COVID-19 Reporting: What Should You Include on Your OSHA 300 Logs?

E-mployment Alert

Ohio has been trying to get back to normal after COVID-19 closures. For many, that has included some form of going back to work. At the same time, Ohio has also seen an uptick in daily cases. If you find yourself in a situation where these circumstances collide and you end up with one or more sick employees on your hands, you’re rightfully thinking about contact tracing and Emergency Paid Sick Leave, but you should also be thinking about OSHA.

Employers in non-exempt sectors with more than 10 employees are typically required to track serious work-related injuries and illnesses. When it comes to COVID-19, however, it can be difficult to discern whether the illness was picked up at work, a bar after work, the grocery, gas station, or at home from a family member. Therefore, in April, the Occupational Safety and Health Administration lifted COVID reporting requirements for certain employers absent objective evidence that it was contracted at work. But at the end of May, that grace period expired. In its place, OSHA has drafted a set of guidelines for recording cases of COVID-19 in 300 logs.

An employee illness should be included if: (1) the case is a confirmed case of COVID-19; (2) the case is work-related; and (3) the infection resulted in lost work days, restricted duty, death, or medical care beyond first aid. At this point, almost all confirmed COVID-19 cases will result in lost work days due to quarantine orders associated with positive tests. So the only question is whether the case is “work related.”
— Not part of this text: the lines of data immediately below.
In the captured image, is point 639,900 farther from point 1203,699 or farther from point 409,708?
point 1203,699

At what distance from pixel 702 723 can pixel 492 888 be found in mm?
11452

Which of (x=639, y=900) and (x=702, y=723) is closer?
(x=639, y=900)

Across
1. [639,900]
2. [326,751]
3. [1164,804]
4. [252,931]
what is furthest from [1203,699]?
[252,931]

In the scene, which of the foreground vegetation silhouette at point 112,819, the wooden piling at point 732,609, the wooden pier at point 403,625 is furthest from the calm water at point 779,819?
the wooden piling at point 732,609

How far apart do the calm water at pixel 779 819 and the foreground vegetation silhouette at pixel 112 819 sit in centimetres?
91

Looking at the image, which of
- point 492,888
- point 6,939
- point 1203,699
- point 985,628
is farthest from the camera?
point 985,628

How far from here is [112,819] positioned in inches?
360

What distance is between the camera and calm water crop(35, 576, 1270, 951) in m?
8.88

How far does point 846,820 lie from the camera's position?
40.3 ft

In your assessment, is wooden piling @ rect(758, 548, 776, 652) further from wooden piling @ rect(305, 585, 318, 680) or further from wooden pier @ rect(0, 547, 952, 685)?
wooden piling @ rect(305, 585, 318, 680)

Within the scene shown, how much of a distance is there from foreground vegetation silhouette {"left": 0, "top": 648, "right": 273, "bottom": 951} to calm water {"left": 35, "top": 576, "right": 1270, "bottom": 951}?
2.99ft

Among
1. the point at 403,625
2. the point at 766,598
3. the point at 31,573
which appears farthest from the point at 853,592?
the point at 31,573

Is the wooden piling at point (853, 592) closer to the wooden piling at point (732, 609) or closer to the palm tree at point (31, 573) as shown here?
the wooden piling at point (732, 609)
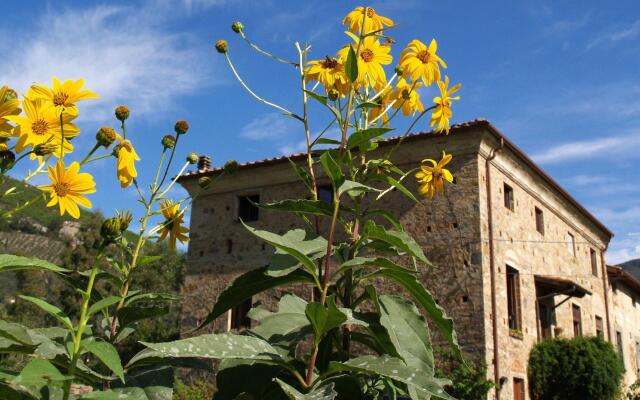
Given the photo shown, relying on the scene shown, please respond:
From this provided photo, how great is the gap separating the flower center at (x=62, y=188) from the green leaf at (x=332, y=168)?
673 mm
In investigating and determining whether a case occurred at work, OSHA clarified that employers “should not be expected to undertake extensive medical inquiries, given employee privacy concerns and most employers' lack of expertise in this area.” Instead, it’s sufficient to (1) to ask the employee how he/she believes COVID-19 was contracted; (2) while respecting employee privacy, discuss with the employee his/her work and out-of-work activities that may have led to the COVID-19 illness; and (3) review the employee’s work environment for potential COVID-19 exposure (e.g. other employees who have also contracted the virus).

The guidelines go on to set out several presumptions for when a COVID-19 is or is not presumed to be work-related:

  • COVID-19 illnesses are likely work-related when several cases develop among workers who work closely together and there is no alternative explanation.
  • An employee's COVID-19 illness is likely work-related if it is contracted shortly after lengthy, close exposure to a particular customer or coworker who has a confirmed case of COVID-19 and there is no alternative explanation.
  • An employee's COVID-19 illness is likely work-related if his job duties include having frequent, close exposure to the general public in a locality with ongoing community transmission and there is no alternative explanation.
  • An employee's COVID-19 illness is likely not work-related if she is the only worker to contract COVID-19 in her vicinity and her job duties do not include having frequent contact with the general public, regardless of the rate of community spread.
  • An employee's COVID-19 illness is likely not work-related if he, outside the workplace, closely and frequently associates with someone (e.g., a family member, significant other, or close friend) who (1) has COVID-19; (2) is not a coworker, and (3) exposes the employee during the period in which the individual is likely infectious.

In May, the Administration faced backlash for not being tough enough on COVID-19 violations, having issued only one citation. That all changed on Tuesday when it levied multiple serious citations against three Ohio nursing homes for violations of respiratory protection standards. In total, the penalties amounted to over $40,000.